WHAT THE EXERCISE ASKS: Your answer should be the lines of the material that include the word "site".

RECORDS TO USE:

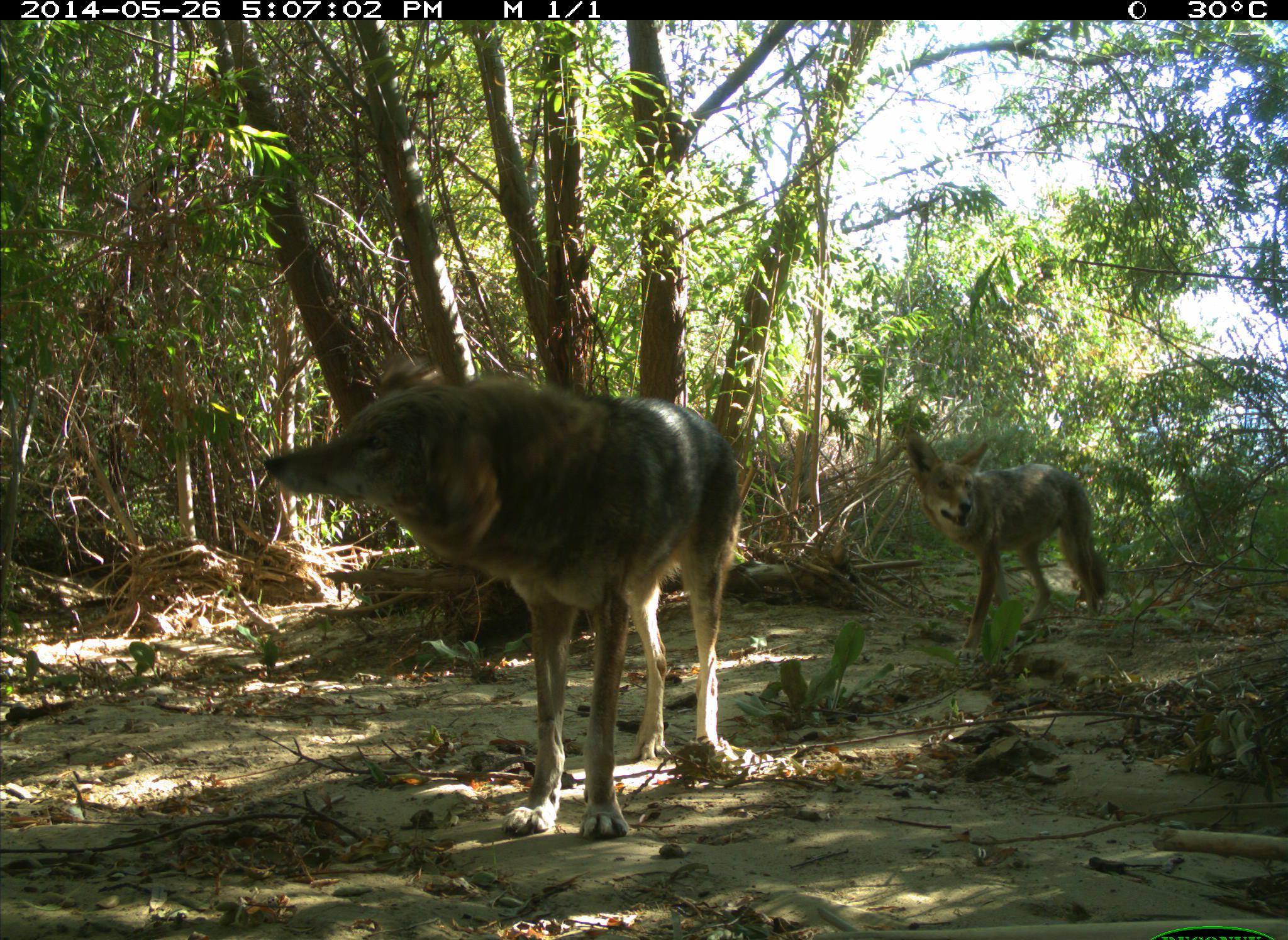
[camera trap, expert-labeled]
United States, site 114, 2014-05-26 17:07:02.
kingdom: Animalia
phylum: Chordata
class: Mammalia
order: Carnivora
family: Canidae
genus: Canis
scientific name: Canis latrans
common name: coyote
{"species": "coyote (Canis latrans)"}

---

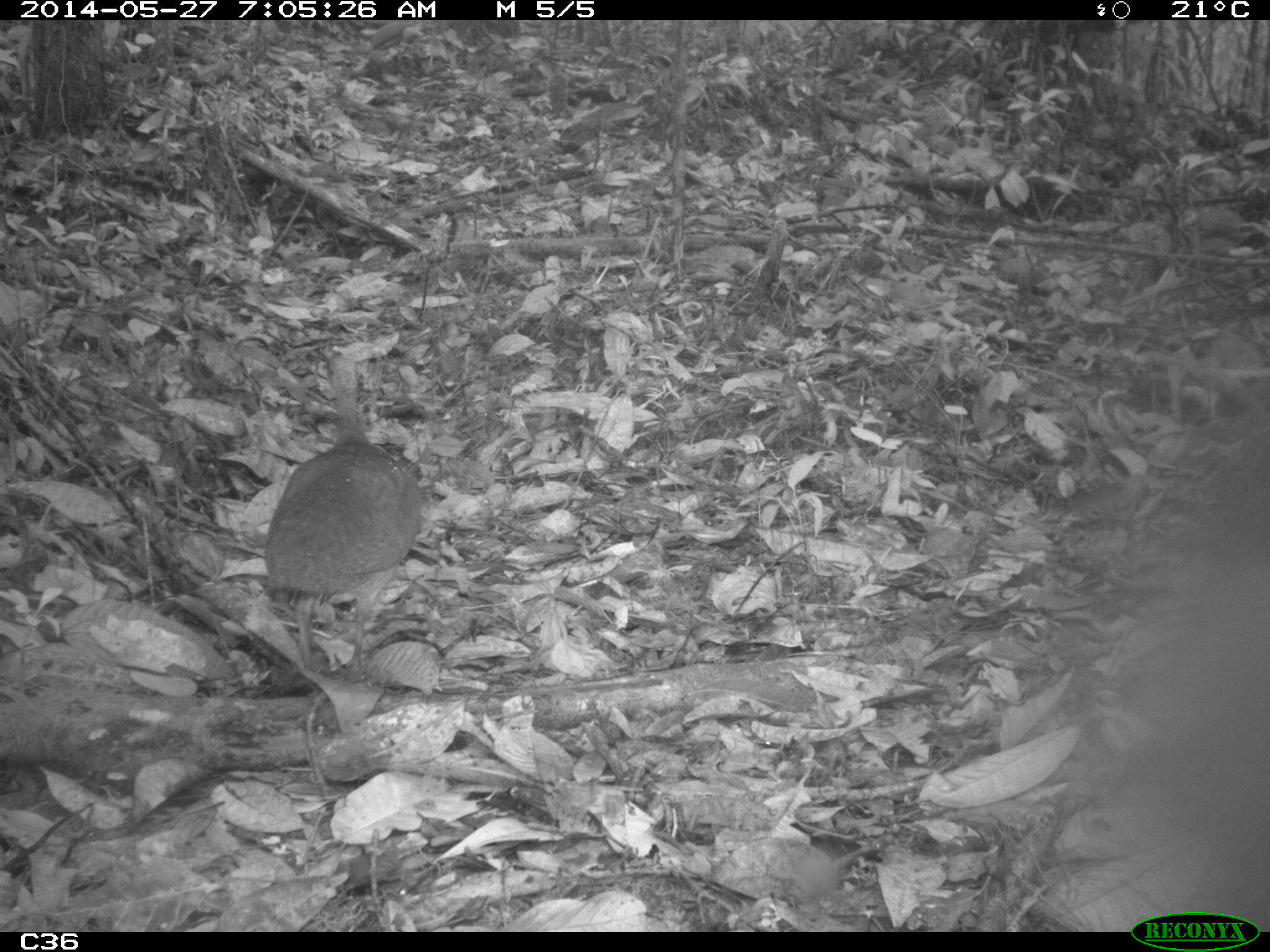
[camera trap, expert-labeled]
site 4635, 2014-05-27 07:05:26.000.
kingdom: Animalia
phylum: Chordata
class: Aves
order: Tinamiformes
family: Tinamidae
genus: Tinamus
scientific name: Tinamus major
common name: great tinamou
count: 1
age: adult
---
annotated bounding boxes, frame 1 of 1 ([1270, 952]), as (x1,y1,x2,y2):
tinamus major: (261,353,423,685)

OUTPUT:
United States, site 114, 2014-05-26 17:07:02.
site 4635, 2014-05-27 07:05:26.000.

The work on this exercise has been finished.